In July 1995, the company acquired the government systems business of Stewart Warner Electronics of Chicago, Illinois, a manufacturer of high frequency radio and IFF interrogator systems.

In August 1997, the company acquired Metraplex Corporation of Frederick, Maryland, allowing the company entry into the airborne PCM and FM telemetry and data acquisition systems market.

In January 1999, Herley Industries acquired General Microwave Corporation of Farmingdale, New York, a microwave subsystem manufacturer with a 30-year history in the industry.

In January 2000, Herley acquired Robinson Labs in Nashua, New Hampshire, a manufacturer of microwave components used in commercial wireless and defense applications.

In October 2000, Herley acquired American Microwave Technologies (AMT) in Anaheim, California, a manufacturer of solid-state broadband RF amplifiers used by the scientific and medical markets.

In September 2002, Herley acquired EW Simulation Technology Ltd., a UK manufacturer of electronic warfare simulator systems, increasing Herley's presence in the EW market and in the international market.

In March 2004, Herley acquired Communication Techniques, Inc., of Whippany, New Jersey, a manufacturer of phase-locked sources and fast frequency changing direct synthesizers.

In September 2004, Herley acquired Reliable System Services, of Melbourne, Florida, which has focused on satellite-based command & control systems for defense customers.

In February 2005, Herley acquired Micro Systems, Inc. of Fort Walton Beach, Florida. Micro Systems is a recognized market leader in engineering, design, and manufacturing of command & control systems for operation and tracking of unmanned aerial, seaborne, and ground targets and missiles.

In April 2005, Herley acquired Innovative Concepts, Inc., of McLean, Virginia a company providing wireless communications technology and real-time embedded systems, software, hardware, and high-speed processing in support of the defense industry. In November 2008, Herley sold ICI to Elbit Systems of America.

===Federal indictment===
In June 2006, the company and its former chairman, Lee N. Blatt were indicted on multiple charges in connection with purported activities resulting in alleged excessive profits by the company on three contracts with the U.S. Department of Defense. Three of the company's nine manufacturing plants were placed under suspension, meaning they could not initiate any new federal contracts. The plants affected were in Lancaster, Pennsylvania; Woburn, Massachusetts; and Farmingdale, New York. In addition, a Chicago marketing office was also suspended. At approximately the same time, Herley stock lost approximately 34% of its value, decreasing to $10.06 a share, its lowest since November 1998. In July 2010 the company settled for  million without admitting any wrongdoing.
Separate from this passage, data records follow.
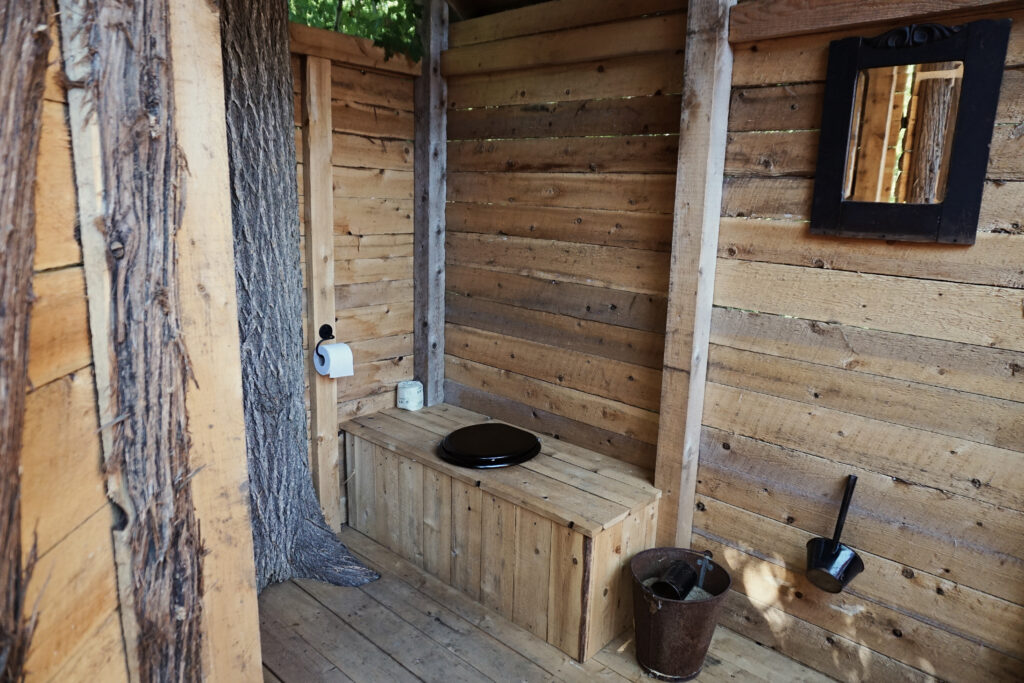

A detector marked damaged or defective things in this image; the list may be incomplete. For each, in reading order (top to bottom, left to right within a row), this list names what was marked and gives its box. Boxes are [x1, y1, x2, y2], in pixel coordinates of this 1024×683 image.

rusty metal bucket [626, 548, 733, 679]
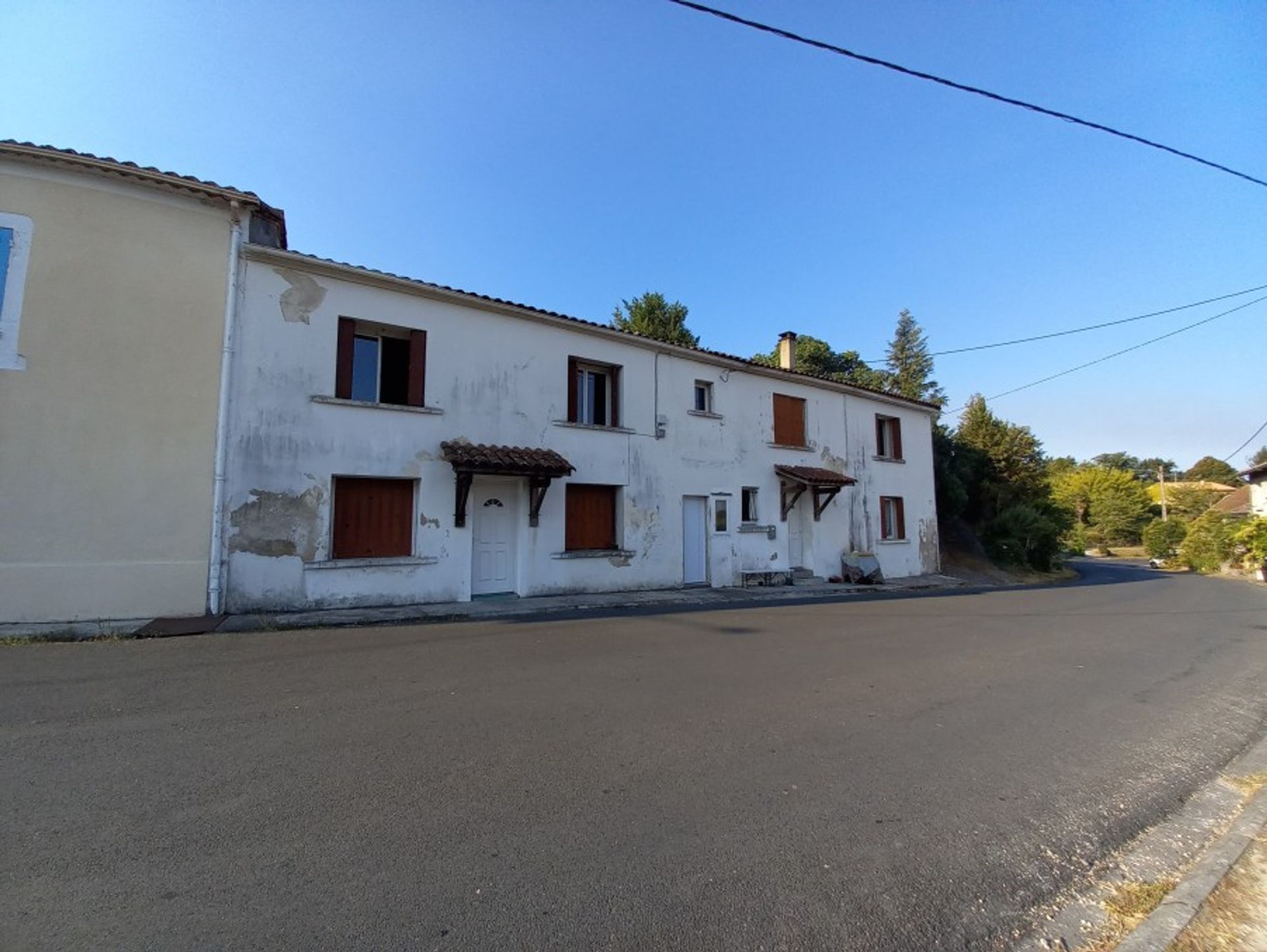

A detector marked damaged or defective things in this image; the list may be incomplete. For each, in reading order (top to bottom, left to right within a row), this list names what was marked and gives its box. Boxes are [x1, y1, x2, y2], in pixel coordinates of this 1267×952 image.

peeling plaster patch [272, 269, 327, 327]
white wall with peeling paint [225, 249, 942, 612]
peeling plaster patch [228, 486, 327, 561]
Lee N. Blatt retired at the time, and Myron Levy was chosen as his successor. On October 13, 2006, the company announced that it had reached an administrative agreement with the OGC Acquisition Integrity Office, Department of Navy. With this agreement, the suspension preventing new contract awards was lifted, and Herley resumed business dealings with both its DOD and prime contractor customers.

===Subsequent history===
In September 2008, Herley purchased Eyal Microwave Industries ('EMI') based in Kibbutz Eyal, Israel.

On July 22, 2009, Herley replaced Myron Levy as chief executive and chairman. The company stated that Levy's efforts had positioned it for future growth, but that it was “time for a completely new management team drawn from key personnel throughout the company with proven records of success, to move the company forward." David Lieberman, a previous member of the board and a partner with the New York firm of Beckman, Lieberman & Barandes LLP, was named chairman. Richard Poirier, who has been with Herley since 1992, was named the new CEO and president.

In 2015, Herley was acquired by Ultra Electronics. In August 2021, Ultra Electronics was bought by Cobham.

In March 2023, the Herley portion of Ultra Electronics was acquired by CAES.